Gardner, from Nipomo, California, said he left the West Coast where he and his family were avid surfers to study dinosaurs at MSU. He knew MSU's reputation in paleontology and knew the university was home to renowned paleontologist Jack Horner and MSU's Museum of the Rockies. He was impressed by the large number of paleontology courses available to MSU undergraduates.
"I talked to other students in other schools," Gardner said. "They are baffled at how many classes we have."
MSU also provided opportunities outside of the classroom that helped him make it into graduate school, Gardner said.
During his undergraduate years at MSU, he joined dinosaur digs, presented his findings at local and national conferences, and spoke to many groups about undergraduate research. A program offered through the Smithsonian Institution and MSU’s Undergraduate Scholars Program sent him to Glacier National Park for fieldwork and then to Washington, D.C., to analyze their specimens.

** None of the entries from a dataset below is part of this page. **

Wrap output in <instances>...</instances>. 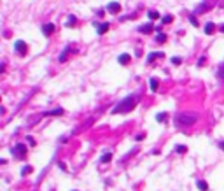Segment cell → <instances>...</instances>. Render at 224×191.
<instances>
[{
  "label": "cell",
  "instance_id": "cell-14",
  "mask_svg": "<svg viewBox=\"0 0 224 191\" xmlns=\"http://www.w3.org/2000/svg\"><path fill=\"white\" fill-rule=\"evenodd\" d=\"M61 114H63V109H53V111L46 112V116H61Z\"/></svg>",
  "mask_w": 224,
  "mask_h": 191
},
{
  "label": "cell",
  "instance_id": "cell-19",
  "mask_svg": "<svg viewBox=\"0 0 224 191\" xmlns=\"http://www.w3.org/2000/svg\"><path fill=\"white\" fill-rule=\"evenodd\" d=\"M147 16H149V19H158V18H159V12H158V11H149Z\"/></svg>",
  "mask_w": 224,
  "mask_h": 191
},
{
  "label": "cell",
  "instance_id": "cell-16",
  "mask_svg": "<svg viewBox=\"0 0 224 191\" xmlns=\"http://www.w3.org/2000/svg\"><path fill=\"white\" fill-rule=\"evenodd\" d=\"M68 53H70V46H68V48H67L65 51H63L61 55H60V62H61V63H63V62H67V56H68Z\"/></svg>",
  "mask_w": 224,
  "mask_h": 191
},
{
  "label": "cell",
  "instance_id": "cell-4",
  "mask_svg": "<svg viewBox=\"0 0 224 191\" xmlns=\"http://www.w3.org/2000/svg\"><path fill=\"white\" fill-rule=\"evenodd\" d=\"M14 156H18V158H25V154H26V146L25 144H16L12 149Z\"/></svg>",
  "mask_w": 224,
  "mask_h": 191
},
{
  "label": "cell",
  "instance_id": "cell-11",
  "mask_svg": "<svg viewBox=\"0 0 224 191\" xmlns=\"http://www.w3.org/2000/svg\"><path fill=\"white\" fill-rule=\"evenodd\" d=\"M163 56H165V53H151V55L147 56V62H149V63H152L156 58H163Z\"/></svg>",
  "mask_w": 224,
  "mask_h": 191
},
{
  "label": "cell",
  "instance_id": "cell-2",
  "mask_svg": "<svg viewBox=\"0 0 224 191\" xmlns=\"http://www.w3.org/2000/svg\"><path fill=\"white\" fill-rule=\"evenodd\" d=\"M198 121V114L196 112H179L175 118V123L179 126H191Z\"/></svg>",
  "mask_w": 224,
  "mask_h": 191
},
{
  "label": "cell",
  "instance_id": "cell-21",
  "mask_svg": "<svg viewBox=\"0 0 224 191\" xmlns=\"http://www.w3.org/2000/svg\"><path fill=\"white\" fill-rule=\"evenodd\" d=\"M112 160V153H105L103 156H102V163H109Z\"/></svg>",
  "mask_w": 224,
  "mask_h": 191
},
{
  "label": "cell",
  "instance_id": "cell-17",
  "mask_svg": "<svg viewBox=\"0 0 224 191\" xmlns=\"http://www.w3.org/2000/svg\"><path fill=\"white\" fill-rule=\"evenodd\" d=\"M74 25H75V16H68L65 21V27H74Z\"/></svg>",
  "mask_w": 224,
  "mask_h": 191
},
{
  "label": "cell",
  "instance_id": "cell-1",
  "mask_svg": "<svg viewBox=\"0 0 224 191\" xmlns=\"http://www.w3.org/2000/svg\"><path fill=\"white\" fill-rule=\"evenodd\" d=\"M137 102H138V95H130V97H126L124 100H121L117 105L112 109V114H126L133 111L135 107H137Z\"/></svg>",
  "mask_w": 224,
  "mask_h": 191
},
{
  "label": "cell",
  "instance_id": "cell-29",
  "mask_svg": "<svg viewBox=\"0 0 224 191\" xmlns=\"http://www.w3.org/2000/svg\"><path fill=\"white\" fill-rule=\"evenodd\" d=\"M219 147H221V149H224V142H219Z\"/></svg>",
  "mask_w": 224,
  "mask_h": 191
},
{
  "label": "cell",
  "instance_id": "cell-25",
  "mask_svg": "<svg viewBox=\"0 0 224 191\" xmlns=\"http://www.w3.org/2000/svg\"><path fill=\"white\" fill-rule=\"evenodd\" d=\"M217 77H219V79H224V65L219 69V70H217Z\"/></svg>",
  "mask_w": 224,
  "mask_h": 191
},
{
  "label": "cell",
  "instance_id": "cell-27",
  "mask_svg": "<svg viewBox=\"0 0 224 191\" xmlns=\"http://www.w3.org/2000/svg\"><path fill=\"white\" fill-rule=\"evenodd\" d=\"M166 119V114L165 112H161V114H158V121H159V123H163V121Z\"/></svg>",
  "mask_w": 224,
  "mask_h": 191
},
{
  "label": "cell",
  "instance_id": "cell-10",
  "mask_svg": "<svg viewBox=\"0 0 224 191\" xmlns=\"http://www.w3.org/2000/svg\"><path fill=\"white\" fill-rule=\"evenodd\" d=\"M96 27H98V34L103 35V34L109 32V27H110V25H109V23H102V25H96Z\"/></svg>",
  "mask_w": 224,
  "mask_h": 191
},
{
  "label": "cell",
  "instance_id": "cell-7",
  "mask_svg": "<svg viewBox=\"0 0 224 191\" xmlns=\"http://www.w3.org/2000/svg\"><path fill=\"white\" fill-rule=\"evenodd\" d=\"M117 62L121 65H128L130 62H131V56L128 55V53H123V55H119V58H117Z\"/></svg>",
  "mask_w": 224,
  "mask_h": 191
},
{
  "label": "cell",
  "instance_id": "cell-13",
  "mask_svg": "<svg viewBox=\"0 0 224 191\" xmlns=\"http://www.w3.org/2000/svg\"><path fill=\"white\" fill-rule=\"evenodd\" d=\"M149 86H151V91H156L158 86H159V81H158V79H151V81H149Z\"/></svg>",
  "mask_w": 224,
  "mask_h": 191
},
{
  "label": "cell",
  "instance_id": "cell-26",
  "mask_svg": "<svg viewBox=\"0 0 224 191\" xmlns=\"http://www.w3.org/2000/svg\"><path fill=\"white\" fill-rule=\"evenodd\" d=\"M175 151H177V153H186V151H187V147H186V146H177V147H175Z\"/></svg>",
  "mask_w": 224,
  "mask_h": 191
},
{
  "label": "cell",
  "instance_id": "cell-6",
  "mask_svg": "<svg viewBox=\"0 0 224 191\" xmlns=\"http://www.w3.org/2000/svg\"><path fill=\"white\" fill-rule=\"evenodd\" d=\"M119 11H121V5H119L117 2H112L107 5V12H110V14H117Z\"/></svg>",
  "mask_w": 224,
  "mask_h": 191
},
{
  "label": "cell",
  "instance_id": "cell-3",
  "mask_svg": "<svg viewBox=\"0 0 224 191\" xmlns=\"http://www.w3.org/2000/svg\"><path fill=\"white\" fill-rule=\"evenodd\" d=\"M14 49H16V53H18L19 56H26L28 46H26L25 41H16V42H14Z\"/></svg>",
  "mask_w": 224,
  "mask_h": 191
},
{
  "label": "cell",
  "instance_id": "cell-28",
  "mask_svg": "<svg viewBox=\"0 0 224 191\" xmlns=\"http://www.w3.org/2000/svg\"><path fill=\"white\" fill-rule=\"evenodd\" d=\"M219 30H221V32H222V34H224V23H222V25H221V27H219Z\"/></svg>",
  "mask_w": 224,
  "mask_h": 191
},
{
  "label": "cell",
  "instance_id": "cell-8",
  "mask_svg": "<svg viewBox=\"0 0 224 191\" xmlns=\"http://www.w3.org/2000/svg\"><path fill=\"white\" fill-rule=\"evenodd\" d=\"M210 7H212V5H210L208 2H203V4L200 5V7H196V11H194V12H196V14H201V12H205V11H208Z\"/></svg>",
  "mask_w": 224,
  "mask_h": 191
},
{
  "label": "cell",
  "instance_id": "cell-24",
  "mask_svg": "<svg viewBox=\"0 0 224 191\" xmlns=\"http://www.w3.org/2000/svg\"><path fill=\"white\" fill-rule=\"evenodd\" d=\"M172 63H173V65H180V63H182V58L173 56V58H172Z\"/></svg>",
  "mask_w": 224,
  "mask_h": 191
},
{
  "label": "cell",
  "instance_id": "cell-5",
  "mask_svg": "<svg viewBox=\"0 0 224 191\" xmlns=\"http://www.w3.org/2000/svg\"><path fill=\"white\" fill-rule=\"evenodd\" d=\"M54 25H53V23H46V25H44V27H42V34H44V35H51V34H54Z\"/></svg>",
  "mask_w": 224,
  "mask_h": 191
},
{
  "label": "cell",
  "instance_id": "cell-23",
  "mask_svg": "<svg viewBox=\"0 0 224 191\" xmlns=\"http://www.w3.org/2000/svg\"><path fill=\"white\" fill-rule=\"evenodd\" d=\"M189 23H191L193 27H198V19H196V16H194V14L189 16Z\"/></svg>",
  "mask_w": 224,
  "mask_h": 191
},
{
  "label": "cell",
  "instance_id": "cell-15",
  "mask_svg": "<svg viewBox=\"0 0 224 191\" xmlns=\"http://www.w3.org/2000/svg\"><path fill=\"white\" fill-rule=\"evenodd\" d=\"M156 42L158 44L166 42V34H158V35H156Z\"/></svg>",
  "mask_w": 224,
  "mask_h": 191
},
{
  "label": "cell",
  "instance_id": "cell-18",
  "mask_svg": "<svg viewBox=\"0 0 224 191\" xmlns=\"http://www.w3.org/2000/svg\"><path fill=\"white\" fill-rule=\"evenodd\" d=\"M198 188H200V191H207V189H208L207 181H198Z\"/></svg>",
  "mask_w": 224,
  "mask_h": 191
},
{
  "label": "cell",
  "instance_id": "cell-12",
  "mask_svg": "<svg viewBox=\"0 0 224 191\" xmlns=\"http://www.w3.org/2000/svg\"><path fill=\"white\" fill-rule=\"evenodd\" d=\"M214 32H215V25H214V23H207V25H205V34L210 35V34H214Z\"/></svg>",
  "mask_w": 224,
  "mask_h": 191
},
{
  "label": "cell",
  "instance_id": "cell-9",
  "mask_svg": "<svg viewBox=\"0 0 224 191\" xmlns=\"http://www.w3.org/2000/svg\"><path fill=\"white\" fill-rule=\"evenodd\" d=\"M154 27L151 25V23H147V25H142L140 27V34H152Z\"/></svg>",
  "mask_w": 224,
  "mask_h": 191
},
{
  "label": "cell",
  "instance_id": "cell-20",
  "mask_svg": "<svg viewBox=\"0 0 224 191\" xmlns=\"http://www.w3.org/2000/svg\"><path fill=\"white\" fill-rule=\"evenodd\" d=\"M161 21L165 23V25H170V23L173 21V16H172V14H166V16H163V19H161Z\"/></svg>",
  "mask_w": 224,
  "mask_h": 191
},
{
  "label": "cell",
  "instance_id": "cell-22",
  "mask_svg": "<svg viewBox=\"0 0 224 191\" xmlns=\"http://www.w3.org/2000/svg\"><path fill=\"white\" fill-rule=\"evenodd\" d=\"M32 167H30V165H28V167H23V170H21V175H28V174H32Z\"/></svg>",
  "mask_w": 224,
  "mask_h": 191
},
{
  "label": "cell",
  "instance_id": "cell-30",
  "mask_svg": "<svg viewBox=\"0 0 224 191\" xmlns=\"http://www.w3.org/2000/svg\"><path fill=\"white\" fill-rule=\"evenodd\" d=\"M219 5H221V7L224 9V0H221V2H219Z\"/></svg>",
  "mask_w": 224,
  "mask_h": 191
}]
</instances>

Last year, Gardner co-authored his first scientific paper, which was published in the journal PloS One. The paper, "Vertebral adaptations to large body size in theropod dinosaurs," was published with Organ and Horner and relates to his current work.
"Jacob has a rare combination of drive, good nature and professionalism, but more importantly, a love for scholarship in general," Organ said. "Jacob's scientific interests, for example, range from paleontology to cancer genetics, and this breadth is allowing him to explore topics in novel ways.
"Jacob is also actively engaged in the culture of science, organizing reading groups, volunteering at conferences and applying for grants. These attributes are rare in a graduate student," Organ said.
Gardner said he may someday become a professor or a paleontologist in a museum. But he is interested, too, in gaining experience in industry and government.
"If I were to secure a job through the National Institutes of Health, Center for Disease Control and Prevention, or the Department of Defense doing that sort of research, I would be very happy," Gardner said.